Joe: Man, they are singing Soul or doowop with a Latin feel. Caught my eye, and caught my soul too, because I was of Latin descent. I used to listen on the congas -- I said I can play to this. I started playing it and being more involved with the Boogaloo and as the Boogaloo evolved it turned into more of a Salsa thing that's when people like Eddie Palmieri and Willie Colon started coming out the woodworks. Playing Boogaloo too, they started off playing Boogaloo -- Lebron Brothers, they all started playing Boogaloo and evolved to Salsa where they added more Jazz, more complex rhythms, more Cuban rhythms, more African rhythms. It was like -- Salsa was a mixture, and when people say what Salsa is, it's from New York. I have no doubt about it, because I lived it. It was just a cultural mixture of blacks, Jazz music, white music, any type of music. It was a New York City project – that's what Salsa was. All the influence was from people in New York City. It got big, and it got bigger and bigger. It got so big that it was hard to get into bands! I started playing congas at 18 or 19, and I was trying to get into bands. But I wasn't a responsible guy at that time. I was more into what the other stuff that the hippies do!
Hugh: Oh Really?
Joe: Yeah, like smoke and hangout, and stuff. I really wasn't going anywhere I graduated college. I was a good athlete playing basket ball all the time, and even baseball, I was on a baseball team. Not really involved in that either. It wasn't till I was about 20 years old hanging out in New York -- I was a little gang banger -- I had my gangbanger days, too. My parents noticed that I wasn't going anywhere. They decided to move to Miami, and they said Joe, either you stay here by yourself, or you go with us. I couldn't afford to stay in New York by myself, so I came down here to Miami. Remember -- I was a street kid, my rhythms were street, everything I learned was just street, even my basketball playing days I was just a street basketball player. Came down here, I was bored as hell. I missed the inner city -- there was a big difference between the inner city and Miami at that time. Talking about middle 70's.
Hugh: Probably a bit more boring down here I would guess.
Joe: Oh yeah -- it was like night and day. From a street kid in Brooklyn to coming out here. Now my needs have changed, it's evolved. At that time, it was different.
Hugh: Like, lots of flat land stretching out so far and wide.
Joe: I decided to go to college. My mother said, why don't you go to college. I had my degree in high school -- I just finished high school, I only missed it by one year. I'll try college... I used to play basketball, but the only place to play was Miami Dade College Gymnasium. Remember, I was a New York City street basketball player so I was pretty good. I was dogging everybody on there! This guy came up to me and said hey, would like to try out for the team? I didn't know he was the coach for Miami Dade. Who'd you play for? I said I never played high school, just the street.

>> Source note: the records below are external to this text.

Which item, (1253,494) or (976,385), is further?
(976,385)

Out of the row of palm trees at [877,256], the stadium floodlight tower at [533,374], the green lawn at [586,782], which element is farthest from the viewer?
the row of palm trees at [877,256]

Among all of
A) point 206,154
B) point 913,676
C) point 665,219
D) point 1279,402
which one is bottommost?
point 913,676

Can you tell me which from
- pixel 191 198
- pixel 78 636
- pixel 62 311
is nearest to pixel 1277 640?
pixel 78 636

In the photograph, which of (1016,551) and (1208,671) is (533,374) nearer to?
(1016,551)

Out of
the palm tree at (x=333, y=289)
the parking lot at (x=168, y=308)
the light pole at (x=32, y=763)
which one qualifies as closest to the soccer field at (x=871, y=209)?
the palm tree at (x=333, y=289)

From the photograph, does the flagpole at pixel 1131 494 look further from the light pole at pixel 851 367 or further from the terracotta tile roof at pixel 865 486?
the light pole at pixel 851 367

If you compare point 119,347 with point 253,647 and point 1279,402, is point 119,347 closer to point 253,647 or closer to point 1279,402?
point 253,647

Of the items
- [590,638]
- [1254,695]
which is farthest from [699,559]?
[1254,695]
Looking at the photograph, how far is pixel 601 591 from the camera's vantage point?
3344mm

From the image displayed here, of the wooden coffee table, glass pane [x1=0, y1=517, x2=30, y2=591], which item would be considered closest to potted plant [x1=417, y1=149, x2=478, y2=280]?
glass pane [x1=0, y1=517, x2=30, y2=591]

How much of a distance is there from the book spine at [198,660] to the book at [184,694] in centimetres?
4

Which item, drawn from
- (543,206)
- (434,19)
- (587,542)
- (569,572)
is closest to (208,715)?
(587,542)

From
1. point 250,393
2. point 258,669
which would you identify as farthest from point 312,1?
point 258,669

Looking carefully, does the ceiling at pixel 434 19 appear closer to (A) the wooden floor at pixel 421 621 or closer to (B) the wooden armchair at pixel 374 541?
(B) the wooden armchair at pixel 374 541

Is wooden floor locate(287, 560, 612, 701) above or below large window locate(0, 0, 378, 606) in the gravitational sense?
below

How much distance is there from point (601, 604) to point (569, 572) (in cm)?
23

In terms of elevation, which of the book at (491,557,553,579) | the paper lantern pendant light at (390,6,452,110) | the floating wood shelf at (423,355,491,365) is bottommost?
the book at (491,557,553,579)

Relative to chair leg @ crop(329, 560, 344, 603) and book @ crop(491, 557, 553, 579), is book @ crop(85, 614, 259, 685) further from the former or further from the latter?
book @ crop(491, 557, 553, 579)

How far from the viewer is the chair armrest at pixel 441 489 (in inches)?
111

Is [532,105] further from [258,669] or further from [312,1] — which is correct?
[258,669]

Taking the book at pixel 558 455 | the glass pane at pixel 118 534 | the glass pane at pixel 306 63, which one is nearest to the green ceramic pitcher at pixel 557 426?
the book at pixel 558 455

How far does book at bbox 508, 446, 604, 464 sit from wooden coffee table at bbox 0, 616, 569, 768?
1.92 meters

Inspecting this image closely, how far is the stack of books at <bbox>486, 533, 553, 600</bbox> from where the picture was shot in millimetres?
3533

I played in tournaments in New York. He said why don't you come out for the team? Fall came, and I made the team -- he liked my skills, and gave me a full ride scholarship to Miami Dade College!
Hugh: Wow, fantasitic!
Joe: Well, what do I want to major in? I love music, I love the congas, let me try music. Little did I know, there were no congueross down here at the time who were very accomplished. I didn't know how to read music, except for the sax. What do I love? The piano! So I tried it on the piano. I took classical piano for two years -- all the rudiments. I remember the lady named Ms. Burr... I got my fingers so phew they were flying on the piano at the time. I got pretty good at piano! I took up theory, and my horizons in music got broader.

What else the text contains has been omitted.